In the items below, number the lines from the one containing "In the shot" through the one containing "94.3 inches", both ends inclusive, and render only those lines as a numbered list with blank lines omitted.

------

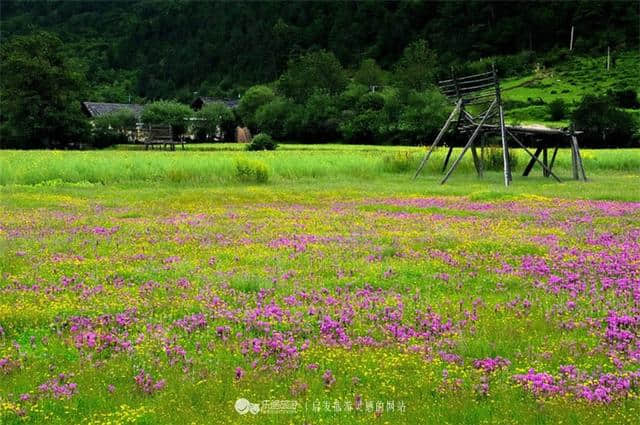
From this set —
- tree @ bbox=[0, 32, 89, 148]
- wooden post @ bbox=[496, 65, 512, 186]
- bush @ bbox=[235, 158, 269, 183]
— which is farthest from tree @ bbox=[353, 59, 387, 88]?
bush @ bbox=[235, 158, 269, 183]

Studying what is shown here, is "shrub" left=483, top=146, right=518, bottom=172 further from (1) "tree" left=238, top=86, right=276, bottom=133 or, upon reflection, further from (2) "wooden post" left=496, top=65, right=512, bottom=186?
(1) "tree" left=238, top=86, right=276, bottom=133

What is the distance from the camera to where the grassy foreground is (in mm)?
5484

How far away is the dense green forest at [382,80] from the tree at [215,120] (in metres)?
0.24

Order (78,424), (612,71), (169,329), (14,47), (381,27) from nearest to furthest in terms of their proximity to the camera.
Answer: (78,424), (169,329), (14,47), (612,71), (381,27)

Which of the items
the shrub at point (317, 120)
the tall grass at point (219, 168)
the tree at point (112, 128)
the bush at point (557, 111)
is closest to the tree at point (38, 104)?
the tree at point (112, 128)

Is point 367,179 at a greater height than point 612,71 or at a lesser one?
lesser

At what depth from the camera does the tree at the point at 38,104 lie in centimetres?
8050

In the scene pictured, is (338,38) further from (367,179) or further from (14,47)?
(367,179)

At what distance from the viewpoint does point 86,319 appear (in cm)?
766

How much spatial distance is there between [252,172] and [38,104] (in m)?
60.2

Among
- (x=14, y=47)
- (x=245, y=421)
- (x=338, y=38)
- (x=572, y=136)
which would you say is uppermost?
(x=338, y=38)

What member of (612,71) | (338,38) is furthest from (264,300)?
(338,38)

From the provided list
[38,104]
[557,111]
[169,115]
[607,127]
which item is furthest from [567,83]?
[38,104]

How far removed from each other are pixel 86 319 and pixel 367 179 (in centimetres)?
2666
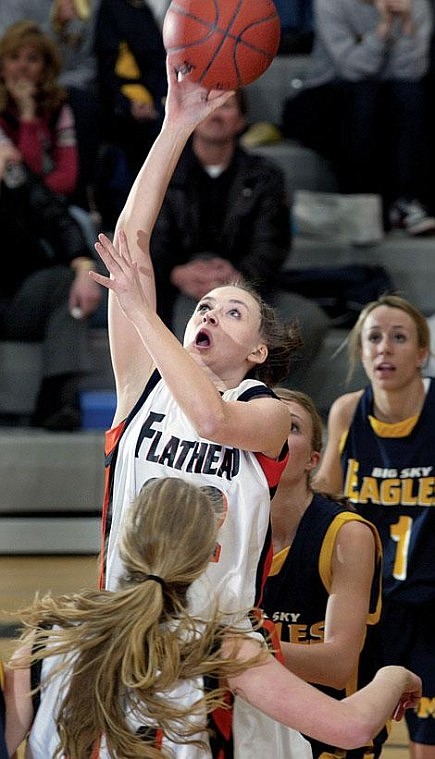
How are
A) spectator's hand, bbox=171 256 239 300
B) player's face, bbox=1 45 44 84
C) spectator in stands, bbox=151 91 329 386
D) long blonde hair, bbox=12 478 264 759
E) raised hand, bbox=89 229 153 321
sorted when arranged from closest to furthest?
long blonde hair, bbox=12 478 264 759 < raised hand, bbox=89 229 153 321 < spectator's hand, bbox=171 256 239 300 < spectator in stands, bbox=151 91 329 386 < player's face, bbox=1 45 44 84

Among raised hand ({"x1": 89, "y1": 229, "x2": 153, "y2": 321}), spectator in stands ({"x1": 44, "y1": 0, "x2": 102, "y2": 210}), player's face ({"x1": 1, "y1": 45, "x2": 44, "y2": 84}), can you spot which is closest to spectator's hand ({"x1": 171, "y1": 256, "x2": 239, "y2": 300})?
spectator in stands ({"x1": 44, "y1": 0, "x2": 102, "y2": 210})

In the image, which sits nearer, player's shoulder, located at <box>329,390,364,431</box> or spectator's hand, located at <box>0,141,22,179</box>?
player's shoulder, located at <box>329,390,364,431</box>

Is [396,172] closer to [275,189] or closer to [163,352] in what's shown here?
[275,189]

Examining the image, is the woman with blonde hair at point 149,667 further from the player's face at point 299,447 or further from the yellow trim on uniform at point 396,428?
the yellow trim on uniform at point 396,428

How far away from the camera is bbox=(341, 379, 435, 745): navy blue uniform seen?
3584 mm

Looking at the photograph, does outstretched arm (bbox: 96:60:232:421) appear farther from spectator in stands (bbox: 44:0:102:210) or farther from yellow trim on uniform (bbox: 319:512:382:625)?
spectator in stands (bbox: 44:0:102:210)

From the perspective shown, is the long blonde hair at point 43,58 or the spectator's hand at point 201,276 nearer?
the spectator's hand at point 201,276

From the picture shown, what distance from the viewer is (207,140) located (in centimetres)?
648

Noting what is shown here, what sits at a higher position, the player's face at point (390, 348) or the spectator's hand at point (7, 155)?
the spectator's hand at point (7, 155)

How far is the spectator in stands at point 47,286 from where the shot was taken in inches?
249

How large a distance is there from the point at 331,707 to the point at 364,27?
20.3ft

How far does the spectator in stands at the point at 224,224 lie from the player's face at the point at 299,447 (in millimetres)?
3407

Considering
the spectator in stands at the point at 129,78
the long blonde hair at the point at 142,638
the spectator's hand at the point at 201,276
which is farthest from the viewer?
the spectator in stands at the point at 129,78

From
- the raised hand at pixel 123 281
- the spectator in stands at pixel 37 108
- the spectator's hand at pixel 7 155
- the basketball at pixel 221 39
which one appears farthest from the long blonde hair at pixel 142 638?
the spectator in stands at pixel 37 108
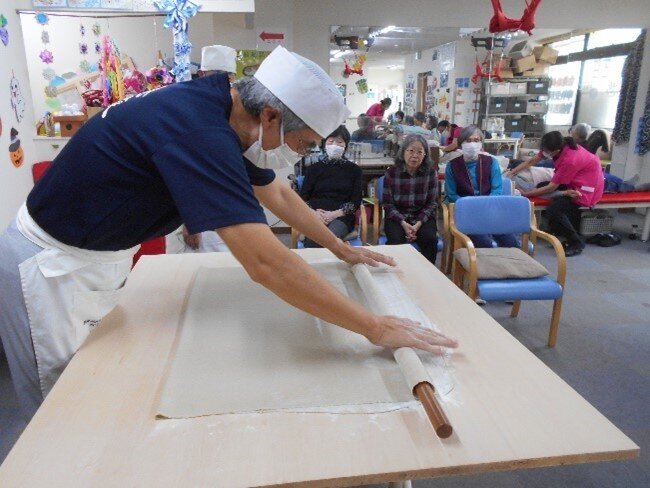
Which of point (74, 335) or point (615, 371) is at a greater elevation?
point (74, 335)

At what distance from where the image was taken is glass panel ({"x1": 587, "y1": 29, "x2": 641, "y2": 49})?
6.39m

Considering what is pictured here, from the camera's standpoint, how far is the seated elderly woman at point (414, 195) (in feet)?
10.9

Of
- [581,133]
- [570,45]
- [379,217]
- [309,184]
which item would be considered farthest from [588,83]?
[309,184]

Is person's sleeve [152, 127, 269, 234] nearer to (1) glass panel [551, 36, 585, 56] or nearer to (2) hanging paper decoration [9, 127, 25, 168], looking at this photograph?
(2) hanging paper decoration [9, 127, 25, 168]

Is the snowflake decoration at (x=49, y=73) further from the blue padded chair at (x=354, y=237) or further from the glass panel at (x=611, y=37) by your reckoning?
the glass panel at (x=611, y=37)

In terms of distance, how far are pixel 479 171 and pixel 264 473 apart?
3234 millimetres

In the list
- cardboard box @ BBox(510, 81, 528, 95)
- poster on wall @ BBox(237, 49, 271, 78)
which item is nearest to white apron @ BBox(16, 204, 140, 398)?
poster on wall @ BBox(237, 49, 271, 78)

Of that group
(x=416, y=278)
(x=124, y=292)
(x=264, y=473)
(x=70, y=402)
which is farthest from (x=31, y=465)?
(x=416, y=278)

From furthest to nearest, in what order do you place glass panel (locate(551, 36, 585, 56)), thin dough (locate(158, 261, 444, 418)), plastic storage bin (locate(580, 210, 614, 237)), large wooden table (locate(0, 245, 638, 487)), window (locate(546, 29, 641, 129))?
glass panel (locate(551, 36, 585, 56)) < window (locate(546, 29, 641, 129)) < plastic storage bin (locate(580, 210, 614, 237)) < thin dough (locate(158, 261, 444, 418)) < large wooden table (locate(0, 245, 638, 487))

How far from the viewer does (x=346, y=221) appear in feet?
11.2

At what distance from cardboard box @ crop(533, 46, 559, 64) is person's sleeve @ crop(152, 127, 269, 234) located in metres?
8.44

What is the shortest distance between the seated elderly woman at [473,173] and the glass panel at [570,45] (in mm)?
5389

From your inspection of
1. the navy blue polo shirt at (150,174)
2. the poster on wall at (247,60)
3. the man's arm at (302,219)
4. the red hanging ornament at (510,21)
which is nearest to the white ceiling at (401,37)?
the poster on wall at (247,60)

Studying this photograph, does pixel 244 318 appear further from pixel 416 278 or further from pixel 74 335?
pixel 416 278
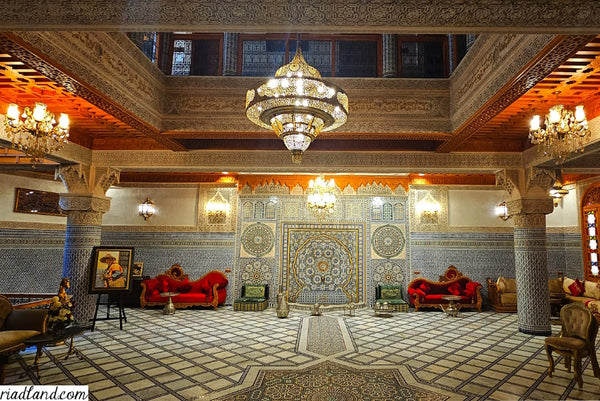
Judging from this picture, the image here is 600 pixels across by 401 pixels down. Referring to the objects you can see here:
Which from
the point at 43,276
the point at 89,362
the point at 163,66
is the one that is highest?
the point at 163,66

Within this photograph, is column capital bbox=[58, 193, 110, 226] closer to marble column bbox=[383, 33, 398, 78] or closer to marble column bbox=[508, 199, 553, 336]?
marble column bbox=[383, 33, 398, 78]

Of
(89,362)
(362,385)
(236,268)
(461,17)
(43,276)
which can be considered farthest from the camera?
(236,268)

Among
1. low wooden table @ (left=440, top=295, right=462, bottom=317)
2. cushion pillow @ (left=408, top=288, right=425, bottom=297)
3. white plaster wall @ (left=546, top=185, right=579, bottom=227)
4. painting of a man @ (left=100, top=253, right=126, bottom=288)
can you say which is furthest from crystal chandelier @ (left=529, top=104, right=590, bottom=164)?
painting of a man @ (left=100, top=253, right=126, bottom=288)

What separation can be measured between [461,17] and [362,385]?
377 centimetres

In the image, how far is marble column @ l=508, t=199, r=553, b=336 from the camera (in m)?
6.50

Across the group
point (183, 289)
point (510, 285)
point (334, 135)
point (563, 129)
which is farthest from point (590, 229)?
point (183, 289)

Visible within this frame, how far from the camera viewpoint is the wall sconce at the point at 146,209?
32.0 ft

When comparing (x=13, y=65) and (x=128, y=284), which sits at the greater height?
(x=13, y=65)

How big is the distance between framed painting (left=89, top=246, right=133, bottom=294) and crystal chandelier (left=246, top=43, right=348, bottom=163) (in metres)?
4.69

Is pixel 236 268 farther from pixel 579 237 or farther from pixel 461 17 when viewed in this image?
pixel 579 237

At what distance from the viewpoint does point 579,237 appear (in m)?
9.09

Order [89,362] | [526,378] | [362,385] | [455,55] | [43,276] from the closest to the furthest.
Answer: [362,385] < [526,378] < [89,362] < [455,55] < [43,276]

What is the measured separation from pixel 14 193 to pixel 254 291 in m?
6.29

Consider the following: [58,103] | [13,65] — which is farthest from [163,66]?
[13,65]
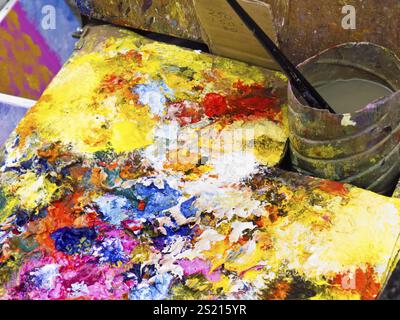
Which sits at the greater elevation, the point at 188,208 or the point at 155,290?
the point at 188,208

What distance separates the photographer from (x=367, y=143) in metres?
2.38

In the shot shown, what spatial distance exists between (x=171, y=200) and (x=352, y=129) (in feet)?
2.66

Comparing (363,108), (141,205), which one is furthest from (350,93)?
(141,205)

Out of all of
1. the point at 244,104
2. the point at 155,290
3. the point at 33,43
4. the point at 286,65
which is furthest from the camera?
the point at 33,43

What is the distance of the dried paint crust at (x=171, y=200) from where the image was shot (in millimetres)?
2260

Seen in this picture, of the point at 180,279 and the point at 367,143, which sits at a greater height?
the point at 367,143

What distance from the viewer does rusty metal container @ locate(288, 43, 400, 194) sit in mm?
2324

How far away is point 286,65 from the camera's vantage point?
94.3 inches

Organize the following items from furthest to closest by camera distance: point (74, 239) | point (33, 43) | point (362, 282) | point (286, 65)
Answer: point (33, 43), point (74, 239), point (286, 65), point (362, 282)

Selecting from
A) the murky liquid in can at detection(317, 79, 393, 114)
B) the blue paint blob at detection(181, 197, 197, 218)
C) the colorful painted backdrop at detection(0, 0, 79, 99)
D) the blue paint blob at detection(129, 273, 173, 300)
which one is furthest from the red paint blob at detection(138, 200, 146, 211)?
the colorful painted backdrop at detection(0, 0, 79, 99)

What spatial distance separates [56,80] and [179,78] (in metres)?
0.66

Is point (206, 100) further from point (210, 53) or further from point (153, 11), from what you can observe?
point (153, 11)

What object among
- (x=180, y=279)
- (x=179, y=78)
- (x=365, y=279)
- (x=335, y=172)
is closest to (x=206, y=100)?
(x=179, y=78)

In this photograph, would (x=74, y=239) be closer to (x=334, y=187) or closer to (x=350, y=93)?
(x=334, y=187)
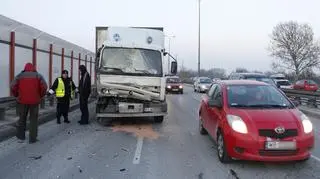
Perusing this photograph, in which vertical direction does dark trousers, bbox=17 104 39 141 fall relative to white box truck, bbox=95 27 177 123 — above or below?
below

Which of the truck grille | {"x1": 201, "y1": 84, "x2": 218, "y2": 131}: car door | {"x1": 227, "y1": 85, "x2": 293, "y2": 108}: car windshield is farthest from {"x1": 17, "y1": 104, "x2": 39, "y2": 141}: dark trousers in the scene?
the truck grille

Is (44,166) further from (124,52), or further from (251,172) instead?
(124,52)

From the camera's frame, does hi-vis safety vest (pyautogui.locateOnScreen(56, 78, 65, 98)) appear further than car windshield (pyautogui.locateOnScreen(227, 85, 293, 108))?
Yes

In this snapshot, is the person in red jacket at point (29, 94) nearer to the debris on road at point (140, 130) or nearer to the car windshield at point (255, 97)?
the debris on road at point (140, 130)

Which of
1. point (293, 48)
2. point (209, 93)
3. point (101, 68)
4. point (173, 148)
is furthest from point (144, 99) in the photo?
point (293, 48)

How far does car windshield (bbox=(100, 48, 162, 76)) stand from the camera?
1241 centimetres

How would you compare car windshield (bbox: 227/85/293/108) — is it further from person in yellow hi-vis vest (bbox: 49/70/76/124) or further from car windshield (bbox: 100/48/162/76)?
person in yellow hi-vis vest (bbox: 49/70/76/124)

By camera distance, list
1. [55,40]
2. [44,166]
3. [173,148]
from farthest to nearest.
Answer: [55,40]
[173,148]
[44,166]

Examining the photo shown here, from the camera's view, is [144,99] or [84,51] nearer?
[144,99]

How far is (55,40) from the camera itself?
68.0ft

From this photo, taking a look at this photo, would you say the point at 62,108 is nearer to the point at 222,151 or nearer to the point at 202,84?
the point at 222,151

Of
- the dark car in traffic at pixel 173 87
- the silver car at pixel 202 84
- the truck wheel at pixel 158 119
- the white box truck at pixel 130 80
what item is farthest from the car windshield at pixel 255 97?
the silver car at pixel 202 84

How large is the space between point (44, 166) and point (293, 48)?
73571 mm

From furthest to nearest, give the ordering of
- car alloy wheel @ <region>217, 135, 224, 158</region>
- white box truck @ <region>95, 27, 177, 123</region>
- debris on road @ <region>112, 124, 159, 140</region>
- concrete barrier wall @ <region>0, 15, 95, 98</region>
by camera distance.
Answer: concrete barrier wall @ <region>0, 15, 95, 98</region> < white box truck @ <region>95, 27, 177, 123</region> < debris on road @ <region>112, 124, 159, 140</region> < car alloy wheel @ <region>217, 135, 224, 158</region>
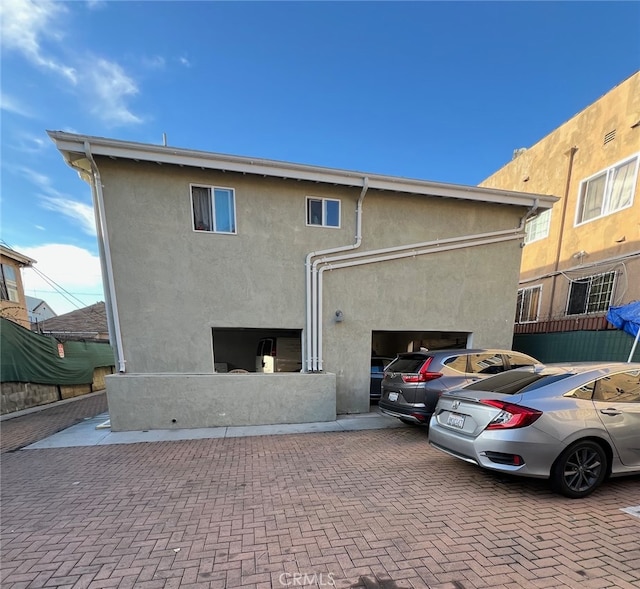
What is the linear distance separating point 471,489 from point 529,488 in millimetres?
659

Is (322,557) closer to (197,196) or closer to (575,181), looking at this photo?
(197,196)

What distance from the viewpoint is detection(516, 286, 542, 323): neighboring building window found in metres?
10.8

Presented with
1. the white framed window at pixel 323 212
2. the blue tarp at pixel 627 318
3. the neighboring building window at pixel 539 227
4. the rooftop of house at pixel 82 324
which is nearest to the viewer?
the blue tarp at pixel 627 318

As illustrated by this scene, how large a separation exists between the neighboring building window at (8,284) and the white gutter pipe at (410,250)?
54.3ft

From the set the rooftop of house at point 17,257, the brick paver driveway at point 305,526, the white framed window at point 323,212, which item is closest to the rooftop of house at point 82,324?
the rooftop of house at point 17,257

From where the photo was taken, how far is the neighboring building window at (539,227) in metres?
10.8

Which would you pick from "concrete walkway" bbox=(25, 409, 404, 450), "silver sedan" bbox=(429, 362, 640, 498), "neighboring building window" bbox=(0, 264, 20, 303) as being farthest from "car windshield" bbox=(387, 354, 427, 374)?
"neighboring building window" bbox=(0, 264, 20, 303)

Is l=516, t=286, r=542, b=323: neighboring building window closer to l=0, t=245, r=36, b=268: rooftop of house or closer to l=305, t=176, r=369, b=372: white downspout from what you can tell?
l=305, t=176, r=369, b=372: white downspout

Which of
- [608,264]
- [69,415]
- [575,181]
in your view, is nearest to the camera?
[69,415]

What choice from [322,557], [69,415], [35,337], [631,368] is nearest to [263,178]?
[322,557]

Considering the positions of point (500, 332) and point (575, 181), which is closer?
point (500, 332)

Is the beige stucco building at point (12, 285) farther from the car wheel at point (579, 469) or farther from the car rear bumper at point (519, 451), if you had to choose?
the car wheel at point (579, 469)

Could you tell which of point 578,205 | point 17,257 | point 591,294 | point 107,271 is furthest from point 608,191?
point 17,257

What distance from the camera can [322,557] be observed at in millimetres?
2291
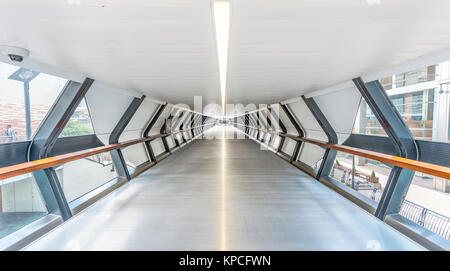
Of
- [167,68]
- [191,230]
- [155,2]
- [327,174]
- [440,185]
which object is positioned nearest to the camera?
[155,2]

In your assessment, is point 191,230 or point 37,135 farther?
point 37,135

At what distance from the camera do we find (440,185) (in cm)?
637

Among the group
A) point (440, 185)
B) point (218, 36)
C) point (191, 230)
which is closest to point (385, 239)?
point (191, 230)

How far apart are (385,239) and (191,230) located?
6.47 feet

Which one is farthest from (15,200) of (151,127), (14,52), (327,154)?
(327,154)

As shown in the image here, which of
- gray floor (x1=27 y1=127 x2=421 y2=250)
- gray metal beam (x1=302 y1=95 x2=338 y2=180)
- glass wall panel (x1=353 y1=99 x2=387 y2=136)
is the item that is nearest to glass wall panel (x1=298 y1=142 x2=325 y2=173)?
glass wall panel (x1=353 y1=99 x2=387 y2=136)

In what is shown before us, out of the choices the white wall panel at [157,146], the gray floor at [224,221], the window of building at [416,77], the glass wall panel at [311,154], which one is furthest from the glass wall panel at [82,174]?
the window of building at [416,77]

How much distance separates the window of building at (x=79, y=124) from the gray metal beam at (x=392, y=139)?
456cm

------

◆ FULL SOLUTION:
1. In the shot shown, what spatial distance exists between (x=171, y=200) and (x=352, y=129) (in feet)?
2. 2.66
3. Comparing (363,108), (141,205), which one is furthest from (350,93)?
4. (141,205)
5. Out of all of
6. 1. the point at 244,104
7. 2. the point at 155,290
8. 3. the point at 33,43
9. 4. the point at 286,65
10. which is furthest from the camera?
11. the point at 33,43
12. What is the distance of the dried paint crust at (x=171, y=200) from where the image was shot (in millimetres)?
13. 2260
14. Seen in this picture, of the point at 180,279 and the point at 367,143, which sits at a greater height?
15. the point at 367,143
16. What distance from the viewer does rusty metal container @ locate(288, 43, 400, 194) sit in mm?
17. 2324
18. How far away is point 286,65 from the camera's vantage point?
19. 94.3 inches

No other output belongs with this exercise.